Wouldn't it have been strange if we could have stayed at your grandmother's house and we might have had to sleep on the couch?
You remind me of a dream I had about 4-5 weeks ago. Your grandfather, whom was passed away long before we met, came to me in a dream and told me (in short) that I was suppose to be a union steward. Wasn't he in a union?
If things were different and my grandmother was still able to function and live at her house in Racine while we were going out, and we decided to take a trip to Racine (assuming she was still alive as well), we wouldn't have to sleep on any couch. She had a rollout bed/cot, which I slept on (probably one of the wonky ones we slept on at my parents house before they got the futons), and also there was a bedroom (where my mom slept when she visited) with a very wonky-mattressed double bed...you know, the old fashioned metal frame kind of bed that freaks you out.
Anyway, yes, my grandfather who I don't remember (the one married to the above grandmother) was in a union. That's pretty weird. What did he look like? From old pics and from what my mom tells me, he looked like Oliver Wendell Douglas, which, when I was young, got all confusulated in my child-mind because my grandmother lived on Douglas Avenue, and my grandmother spoke with an accent similar to Lisa Douglas, and part of Racine at that time was very country rural what with vegetable vendors and the egg man that came door to door (Mr. Haney?). I was confused sort of in a similar way when I thought I was at the Kennedy/Onassis weddding in Massachusetts when some cousin of my dad's was getting married. There was some relative by marriage...Olivera was the name...who looked like Onassis...Olivera, Onassis...to a 6 year old it's all the same.
I think your mom showed us a photo of him with some other beer drinking looking sorts who were likely his friends.

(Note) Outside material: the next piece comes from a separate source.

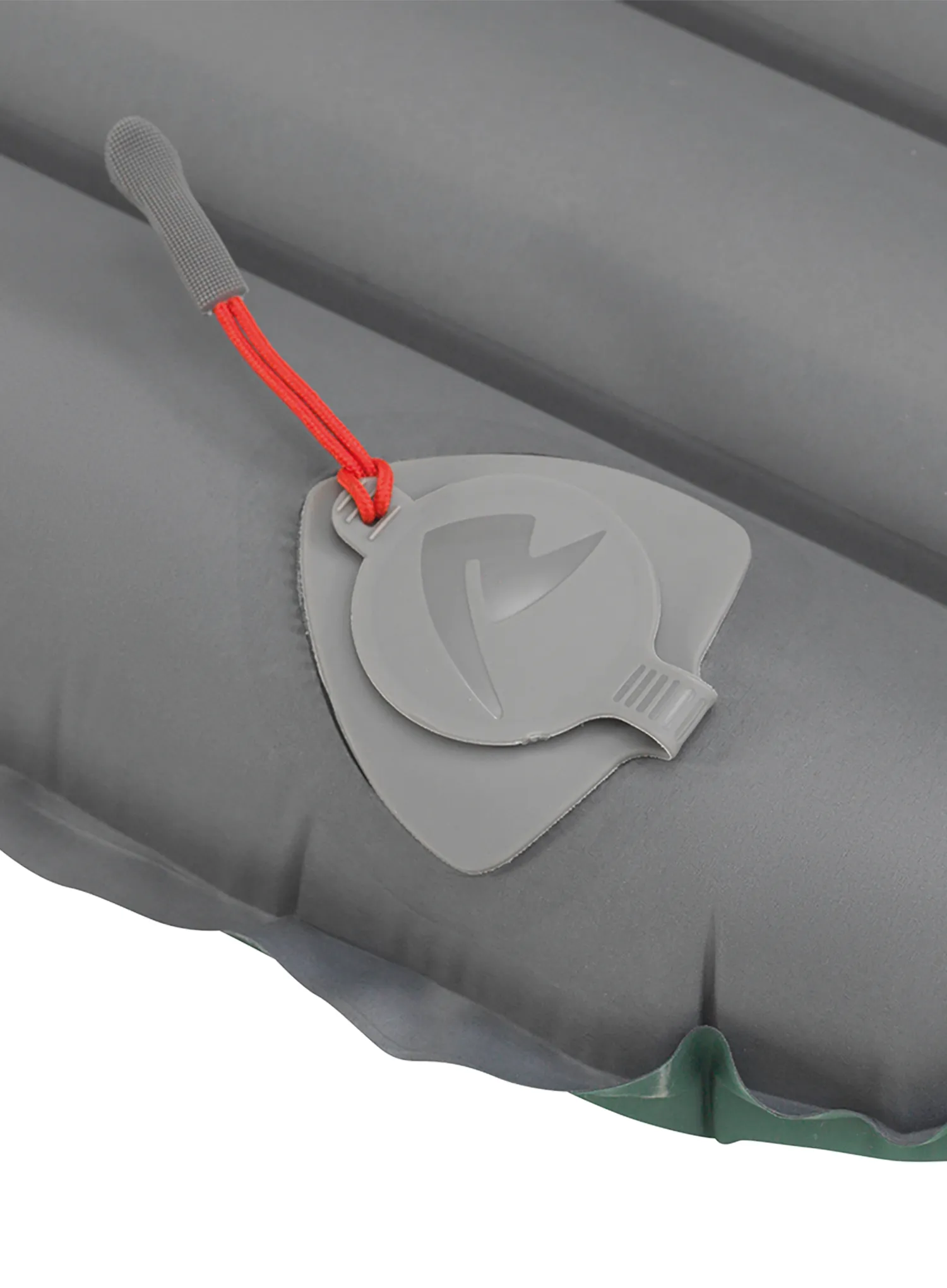 Mata samopompująca Robens HybridCore 60 - green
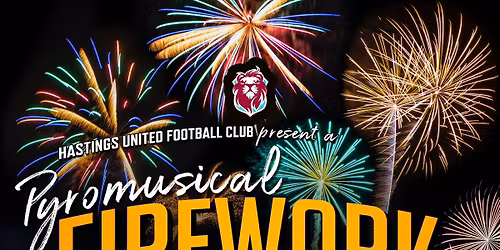 Firework Spectacular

I don't remember much of what I saw in the dream, and mostly remember it being like a Lost thing - like Jack we have to go back to the island and we were never suppose to leave - as if I was already suppose to be a union steward and had missed the timing and was late.
Do you think your grand father looks anything like my uncle Al?
Yeah, kinda like Uncle Al, except Al seemed puffier and angrier than the pictures I remember of my grandfather. Uncle Al looked more like Boris Yeltsin to me.
He was an angry man, and it's sort of strange that he never seem to get over the idea that the streets in this country were suppose to be paved with gold. He really had a great deal here in his time and I imagine he would have been an angry man even if he had stayed in the old country.
I'm glad your grandfather wasn't that angry.
Those beer drinking guys might have been his brothers...he had 6 of them.
Oh, the large farm family thing that use to be so common.
I'm sure my grandfather had some stress in his day, especially during the war when the factory went on overtime. He would walk in his sleep. My mom had some really freaky stories about that I probably told you...night terrors where he was waiting to attack people. I don't know if he was angry or not, but he did die of a stroke at 68.